If just fighting a lot and having a rough patch, Id say thats being pretty extreme and taking it a bit too far


----------



## Crankshaw (Jan 12, 2011)

me said:


> major as in separated? If separated then Yes I would...and did.
> If just fighting a lot and having a rough patch, Id say thats being pretty extreme and taking it a bit too far


If you have FB, and are interested, we have just started (ok, babyheart started it) a FB group called TAMed, contact Babyheart and she can hook you in with us on FB and let you know who is who (coz I am having trouble remembering !)

Where are you from ? (helps with the huge timezone differences!)


----------



## Babyheart (Feb 9, 2011)

Major problems, no I wouldn't do that. If you are separated & the marriage is done, then it is another story.


----------



## NightEagle1981 (Feb 18, 2011)

Well I'm not living there right now and were not legally separated. People tell me that she is just acting out. She did this before with (Myspace) from what I gather doing something like this is childish acting out.


----------



## surfergirl (Jan 27, 2011)

If you are in the midst of doing a controlled separation, where you live apart but both continue to work on the marriage together - then her doing any of that is not acceptable. 

But if you are just separated, where you or she has left the house and the marriage then I suppose what she does is her business and you have to try deal with that.


----------



## ladyybyrd (Jan 4, 2011)

I have 2 face book accounts. One with my married name and one with my maiden name, but they both state that I am married. I would never delete my husband as a friend or change to single status. And the only reason I do have 2 Facebook accounts is because I am a farm ville addict.


----------



## NightEagle1981 (Feb 18, 2011)

Well it weird that she's adding other mutual friends. To me this is stupid just stupid. But I don't know if it's the "new" her and if she will delete the old one.


----------



## MGirl (Mar 13, 2011)

I have a disturbing amount of friends who regularly change their status between married and single. One day they're listed as married, then they post that they had a fight with their husband and list themselves as single. The next week, they're listed as married again! 

I personally think it's crazy and wouldn't change my married status unless I were officially separated from my spouse(which won't happen anyway ) These women are fickle creatures...


----------



## janesmith (Nov 29, 2010)

NightEagle1981 said:


> So I've been ranting that facebook has put some kinks in our chains and I wanted to ask the ladies there 411 on this. If you were having major problems with your husband would you delete him off your friends list and list your status as single? Would you create a 2nd account in your maiden name and call yourself single? Just curious because my W did this to me and I don't know how to look at it.

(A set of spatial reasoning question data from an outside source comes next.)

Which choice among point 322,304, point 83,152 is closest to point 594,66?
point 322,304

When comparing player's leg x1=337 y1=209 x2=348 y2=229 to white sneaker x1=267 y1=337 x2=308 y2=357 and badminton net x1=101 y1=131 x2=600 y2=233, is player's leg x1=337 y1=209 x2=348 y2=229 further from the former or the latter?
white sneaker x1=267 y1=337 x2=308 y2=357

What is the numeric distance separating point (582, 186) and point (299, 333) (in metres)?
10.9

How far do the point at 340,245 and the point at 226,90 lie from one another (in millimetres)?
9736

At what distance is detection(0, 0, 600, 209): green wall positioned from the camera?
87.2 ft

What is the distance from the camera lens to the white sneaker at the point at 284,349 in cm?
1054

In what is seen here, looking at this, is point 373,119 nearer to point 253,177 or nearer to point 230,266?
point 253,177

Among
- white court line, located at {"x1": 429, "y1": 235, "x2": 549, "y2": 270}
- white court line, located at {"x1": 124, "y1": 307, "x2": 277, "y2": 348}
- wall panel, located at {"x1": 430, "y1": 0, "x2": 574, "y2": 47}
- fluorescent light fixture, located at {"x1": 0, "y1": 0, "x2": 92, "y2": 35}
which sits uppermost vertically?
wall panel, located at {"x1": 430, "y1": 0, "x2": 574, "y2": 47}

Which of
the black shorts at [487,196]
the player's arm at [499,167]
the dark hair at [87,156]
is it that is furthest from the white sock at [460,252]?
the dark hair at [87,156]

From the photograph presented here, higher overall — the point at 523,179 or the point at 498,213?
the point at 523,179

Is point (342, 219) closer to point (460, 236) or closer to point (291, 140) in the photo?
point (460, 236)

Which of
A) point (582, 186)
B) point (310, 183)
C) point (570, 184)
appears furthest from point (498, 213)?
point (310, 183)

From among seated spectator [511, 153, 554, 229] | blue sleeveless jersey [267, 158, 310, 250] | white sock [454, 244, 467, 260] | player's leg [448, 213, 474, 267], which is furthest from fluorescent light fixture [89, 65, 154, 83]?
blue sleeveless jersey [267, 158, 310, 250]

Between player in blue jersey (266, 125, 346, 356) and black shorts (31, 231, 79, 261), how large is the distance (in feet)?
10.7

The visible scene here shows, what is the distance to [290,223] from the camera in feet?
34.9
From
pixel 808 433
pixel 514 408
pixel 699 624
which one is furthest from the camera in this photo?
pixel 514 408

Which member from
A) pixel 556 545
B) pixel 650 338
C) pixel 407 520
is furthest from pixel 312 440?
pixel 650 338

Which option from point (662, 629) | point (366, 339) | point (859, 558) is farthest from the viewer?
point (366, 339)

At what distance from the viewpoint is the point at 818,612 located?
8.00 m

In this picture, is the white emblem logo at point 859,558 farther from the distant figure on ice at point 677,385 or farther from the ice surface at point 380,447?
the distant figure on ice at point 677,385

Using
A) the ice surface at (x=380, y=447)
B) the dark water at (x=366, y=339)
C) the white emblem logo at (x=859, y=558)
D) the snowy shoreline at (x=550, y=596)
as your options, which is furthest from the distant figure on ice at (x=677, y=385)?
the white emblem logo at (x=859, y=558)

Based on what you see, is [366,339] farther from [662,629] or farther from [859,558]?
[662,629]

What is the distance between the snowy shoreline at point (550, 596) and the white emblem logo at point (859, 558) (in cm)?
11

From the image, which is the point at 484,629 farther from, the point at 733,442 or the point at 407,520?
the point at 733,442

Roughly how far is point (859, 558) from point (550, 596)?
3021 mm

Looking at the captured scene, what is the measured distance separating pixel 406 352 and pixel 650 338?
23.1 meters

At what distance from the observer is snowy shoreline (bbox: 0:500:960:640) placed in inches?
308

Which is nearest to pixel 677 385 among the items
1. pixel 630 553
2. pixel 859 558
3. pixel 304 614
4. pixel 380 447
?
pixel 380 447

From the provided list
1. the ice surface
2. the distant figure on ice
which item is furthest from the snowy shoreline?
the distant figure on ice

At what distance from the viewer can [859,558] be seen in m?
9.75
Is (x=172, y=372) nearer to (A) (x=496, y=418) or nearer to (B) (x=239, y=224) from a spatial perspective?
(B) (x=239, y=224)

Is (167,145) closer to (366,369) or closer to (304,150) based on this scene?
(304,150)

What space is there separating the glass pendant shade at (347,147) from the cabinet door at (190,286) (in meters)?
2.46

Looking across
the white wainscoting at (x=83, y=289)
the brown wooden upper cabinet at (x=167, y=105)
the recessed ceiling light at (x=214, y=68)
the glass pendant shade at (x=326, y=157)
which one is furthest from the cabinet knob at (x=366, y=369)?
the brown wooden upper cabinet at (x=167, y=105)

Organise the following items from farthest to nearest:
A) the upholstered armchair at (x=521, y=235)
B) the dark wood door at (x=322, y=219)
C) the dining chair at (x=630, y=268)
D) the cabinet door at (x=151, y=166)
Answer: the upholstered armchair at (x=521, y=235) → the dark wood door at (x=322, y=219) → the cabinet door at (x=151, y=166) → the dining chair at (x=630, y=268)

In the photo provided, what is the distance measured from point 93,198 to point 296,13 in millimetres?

My first emotional reaction was "omg wouldnt do that, who does that", but Im thinking I dont know what your problems were to drve your wife to such extreme behavior.


----------



## NightEagle1981 (Feb 18, 2011)

For me Facebook is stupid. I've only been on there so much latley is for friend support. It's drama city and trouble. I wish they would have never invented these stupid social networking sites really.


----------



## mesingle?! (Mar 21, 2011)

Crankshaw said:


> If you have FB, and are interested, we have just started (ok, babyheart started it) a FB group called TAMed, contact Babyheart and she can hook you in with us on FB and let you know who is who (coz I am having trouble remembering !)
> 
> Where are you from ? (helps with the huge timezone differences!)




Sure

Im from Buffalo, New York USA


----------